Moreover, the Courts of Appeal have inherent authority to adopt rules governing expedited review, even in criminal cases. In Barefoot v. Estelle, 463 U.S. 880, 891, 103 S. Ct. 3383, 3393, 77 L. Ed. 2d 1090 (1983), the Supreme Court approved a Fifth Circuit practice of determining the validity of the merits of an appeal in conjunction with consideration of a stay of execution. The court held that where the granting of a stay was dependent upon the probability of success on the merits, summary disposition of the appeal was not improper following full consideration of the issues. We liken our Rule 9.5.9. to the Fifth Circuit's summary proceeding approved by the Court.

14

Our rule is predicated upon the premise that there are those few cases in which the issues on bail and on the merits are so closely intertwined and so circumscribed that full consideration of the former dictates the outcome of the latter.
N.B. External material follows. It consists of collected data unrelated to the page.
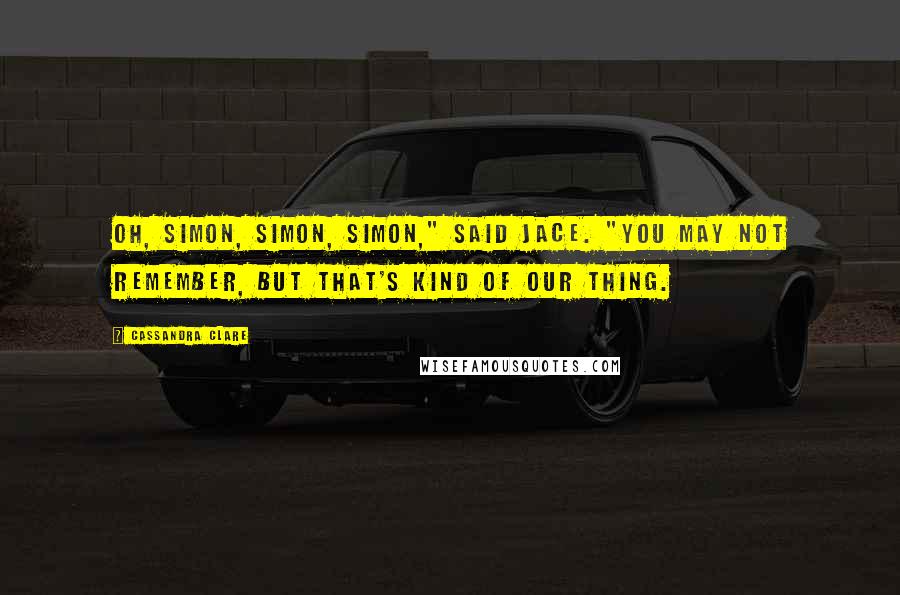 OH, SIMON, SIMON, SIMON," SAID JACE. "YOU MAY NOT REMEMBER, BUT THAT'S KIND OF OUR THING.

CASSANDRA CLARE

WISEFAMOUSQUOTES.COM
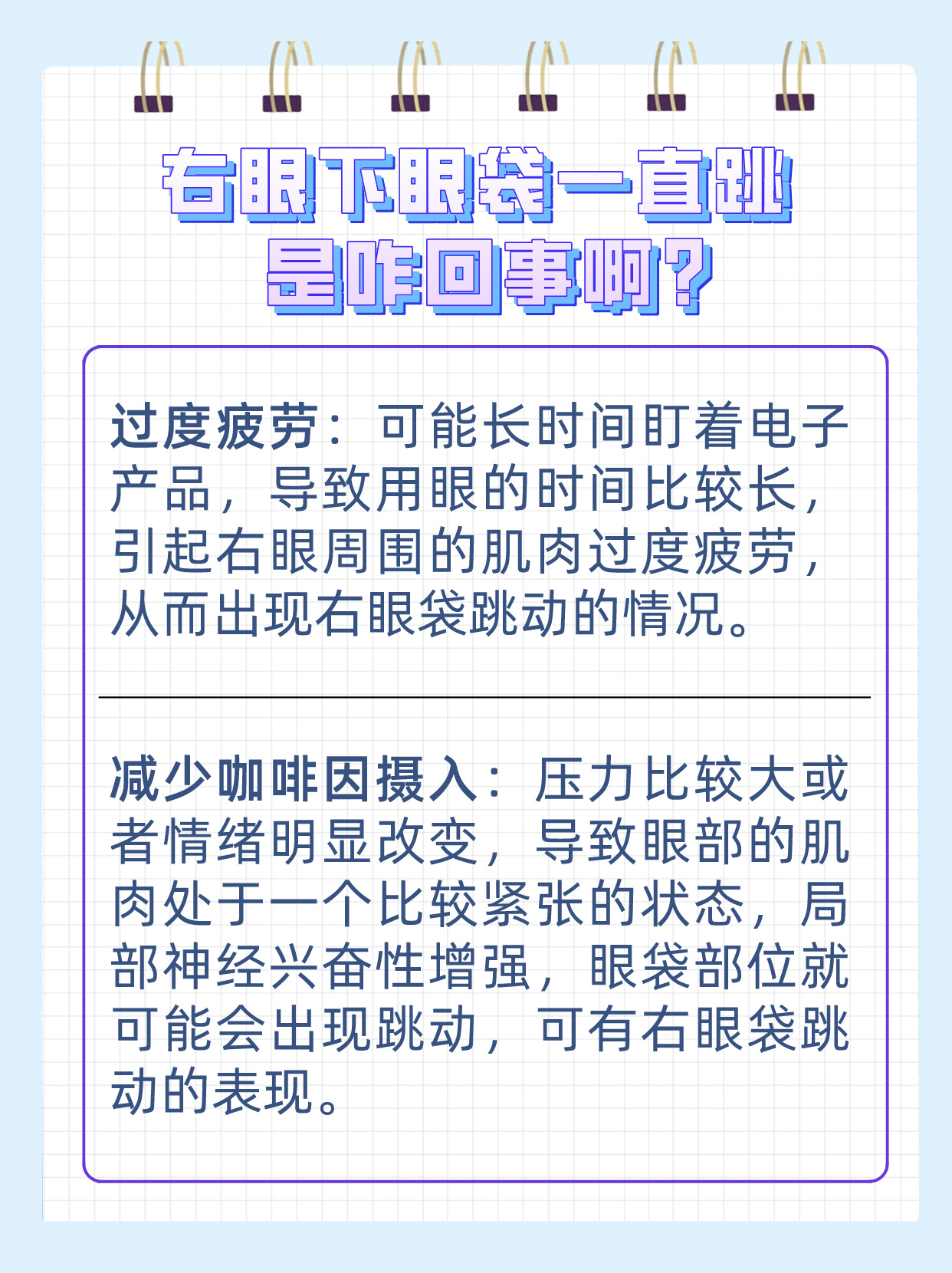 右眼下眼袋一直跳
是咋回事啊?

过度疲劳：可能长时间盯着电子产品，导致用眼的时间比较长，引起右眼周围的肌肉过度疲劳，从而出现右眼袋跳动的情况。

减少咖啡因摄入：压力比较大或者情绪明显改变，导致眼部的肌肉处于一个比较紧张的状态，局部神经兴奋性增强，眼袋部位就可能会出现跳动，可有右眼袋跳动的表现。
In most cases, this will not be the result, however, and denial of bail will not affect consideration of the merits. (Indeed, Tenth Circuit Rule 9.3. states disposition of the bail issue will not be the law of the case.)

15

Notwithstanding our conclusion that the concept of summary disposition is valid, we must nevertheless hold the panel's determination of the merits of this case was improper for failure to strictly comply with the basic requirements for such disposition. Above all institutions, courts must be ever vigilant in the exercise of authority. As the bastion toward which people turn for ultimate justice, a court ill serves its duty by anything less than scrupulous adherence to the limitations of its own jurisdiction. In this case, the panel neglected the strictures on its authority and proceeded improvidently by reaching the merits of the appeal in the absence of a record on appeal.

16

It makes no difference here that the documents and transcripts upon which summary disposition was based were records that would be essential to any considered determination on the merits. Rule 9.5.9. mandates that summary review will be predicated on a full record on appeal, and the record before the panel does not fit that definition. Counsel and litigants are entitled to rely upon the notion that this court will precisely follow its own rules in every case before it. The fact it did not do so in this instance dictates but one result.

17

Mr. Stemm also contends that summary treatment denied him the opportunity to fully brief the merits of the appeal. We recognize the importance such briefing has to the proper resolution of any appeal, and application of Rule 9.5.9. should not work a trivialization of that importance. Whether Mr. Stemm's briefing of the merits in this instance actually suffered because of the summary treatment by the panel is problematic. Nonetheless, our action here moots the issue.

18

The granting of rehearing en banc having automatically vacated the order and judgment of the panel by operation of Tenth Circuit Rule 35.5., this case will now be returned to the calendar for full briefing and determination on the merits.